• _Record set_:
Start
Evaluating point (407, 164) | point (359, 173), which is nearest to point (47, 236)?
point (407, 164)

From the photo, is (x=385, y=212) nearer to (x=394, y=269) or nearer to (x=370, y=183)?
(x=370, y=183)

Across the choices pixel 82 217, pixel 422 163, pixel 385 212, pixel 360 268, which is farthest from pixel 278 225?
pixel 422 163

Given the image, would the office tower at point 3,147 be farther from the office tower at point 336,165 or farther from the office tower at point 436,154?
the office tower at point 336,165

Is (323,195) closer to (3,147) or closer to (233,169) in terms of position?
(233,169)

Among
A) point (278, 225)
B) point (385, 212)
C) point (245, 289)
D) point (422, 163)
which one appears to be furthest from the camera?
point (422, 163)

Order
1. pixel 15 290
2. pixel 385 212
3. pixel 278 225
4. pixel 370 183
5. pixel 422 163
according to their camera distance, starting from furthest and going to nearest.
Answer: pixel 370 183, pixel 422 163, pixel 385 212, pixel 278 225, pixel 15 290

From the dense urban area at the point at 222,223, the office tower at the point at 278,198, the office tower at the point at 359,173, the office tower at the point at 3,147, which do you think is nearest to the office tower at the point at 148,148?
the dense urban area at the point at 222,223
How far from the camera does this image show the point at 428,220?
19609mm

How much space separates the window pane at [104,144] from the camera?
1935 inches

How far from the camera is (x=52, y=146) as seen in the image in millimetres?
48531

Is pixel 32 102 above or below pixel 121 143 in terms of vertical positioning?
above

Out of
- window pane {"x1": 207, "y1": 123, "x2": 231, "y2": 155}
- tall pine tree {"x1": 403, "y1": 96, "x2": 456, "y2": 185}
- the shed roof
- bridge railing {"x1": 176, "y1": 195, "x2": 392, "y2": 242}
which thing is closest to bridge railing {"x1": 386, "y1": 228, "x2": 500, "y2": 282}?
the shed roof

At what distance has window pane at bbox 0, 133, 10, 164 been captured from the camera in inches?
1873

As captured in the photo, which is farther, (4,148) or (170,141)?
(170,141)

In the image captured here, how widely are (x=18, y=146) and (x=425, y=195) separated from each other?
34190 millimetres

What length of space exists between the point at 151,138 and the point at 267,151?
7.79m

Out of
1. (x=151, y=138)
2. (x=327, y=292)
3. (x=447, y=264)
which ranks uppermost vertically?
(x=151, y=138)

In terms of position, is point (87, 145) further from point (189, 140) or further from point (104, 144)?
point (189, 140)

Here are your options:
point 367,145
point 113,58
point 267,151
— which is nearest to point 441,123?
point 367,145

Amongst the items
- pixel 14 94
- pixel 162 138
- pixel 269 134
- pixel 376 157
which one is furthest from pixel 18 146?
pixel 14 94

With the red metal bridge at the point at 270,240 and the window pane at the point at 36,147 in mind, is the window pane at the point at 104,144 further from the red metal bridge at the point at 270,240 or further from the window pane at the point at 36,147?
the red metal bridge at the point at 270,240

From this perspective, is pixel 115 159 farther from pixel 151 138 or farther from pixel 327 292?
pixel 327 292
End
Start
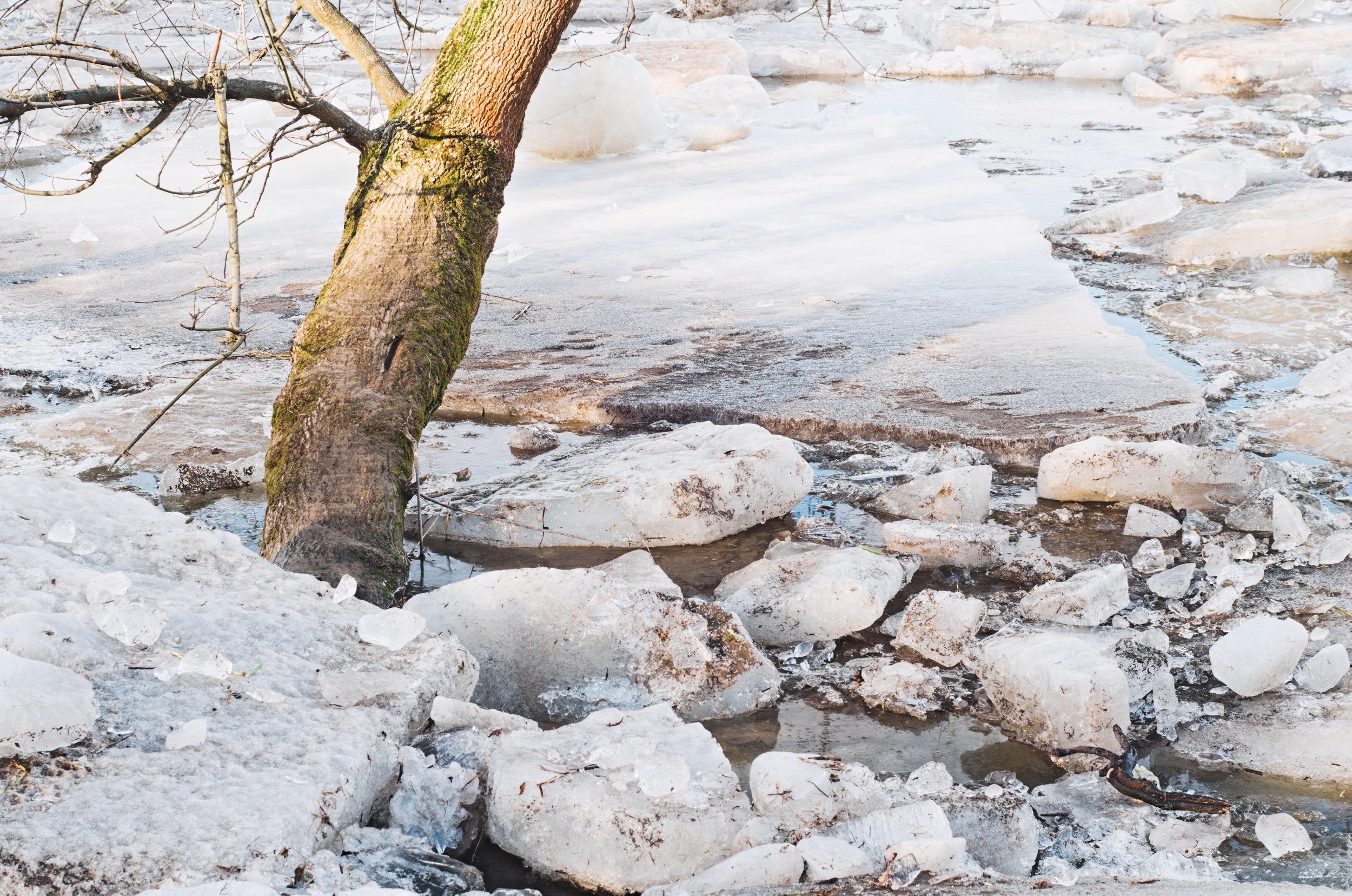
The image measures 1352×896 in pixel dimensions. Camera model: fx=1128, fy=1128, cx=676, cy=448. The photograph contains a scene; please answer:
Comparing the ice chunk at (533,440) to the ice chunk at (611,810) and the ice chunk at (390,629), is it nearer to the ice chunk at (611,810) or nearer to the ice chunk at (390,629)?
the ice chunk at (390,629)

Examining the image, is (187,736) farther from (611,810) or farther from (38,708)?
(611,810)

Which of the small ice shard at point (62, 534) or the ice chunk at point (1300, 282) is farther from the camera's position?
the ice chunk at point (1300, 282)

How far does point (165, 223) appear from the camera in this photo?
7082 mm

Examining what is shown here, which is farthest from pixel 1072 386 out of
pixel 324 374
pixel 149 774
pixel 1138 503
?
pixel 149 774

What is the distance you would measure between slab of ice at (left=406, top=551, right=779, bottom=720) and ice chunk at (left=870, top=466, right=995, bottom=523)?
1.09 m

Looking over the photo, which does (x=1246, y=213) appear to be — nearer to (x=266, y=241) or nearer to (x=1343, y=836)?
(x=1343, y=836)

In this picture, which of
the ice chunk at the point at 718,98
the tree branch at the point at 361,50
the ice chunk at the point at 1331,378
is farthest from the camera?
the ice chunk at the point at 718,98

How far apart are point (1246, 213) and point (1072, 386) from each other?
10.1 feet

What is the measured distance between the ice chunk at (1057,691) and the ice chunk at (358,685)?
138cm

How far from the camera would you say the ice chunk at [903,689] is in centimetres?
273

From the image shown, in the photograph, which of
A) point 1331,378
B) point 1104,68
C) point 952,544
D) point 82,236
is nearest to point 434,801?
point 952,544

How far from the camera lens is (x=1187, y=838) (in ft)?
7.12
End
• _Short exercise_: Locate each line in the material above that contains the string "further", and copy those lines in full.

• _Solution to this exercise_:
In terms of position, is point (87, 145) further from point (189, 140) or further from point (104, 144)?
With the red metal bridge at the point at 270,240 and the window pane at the point at 36,147 in mind, is the window pane at the point at 104,144 further from the red metal bridge at the point at 270,240 or further from the window pane at the point at 36,147?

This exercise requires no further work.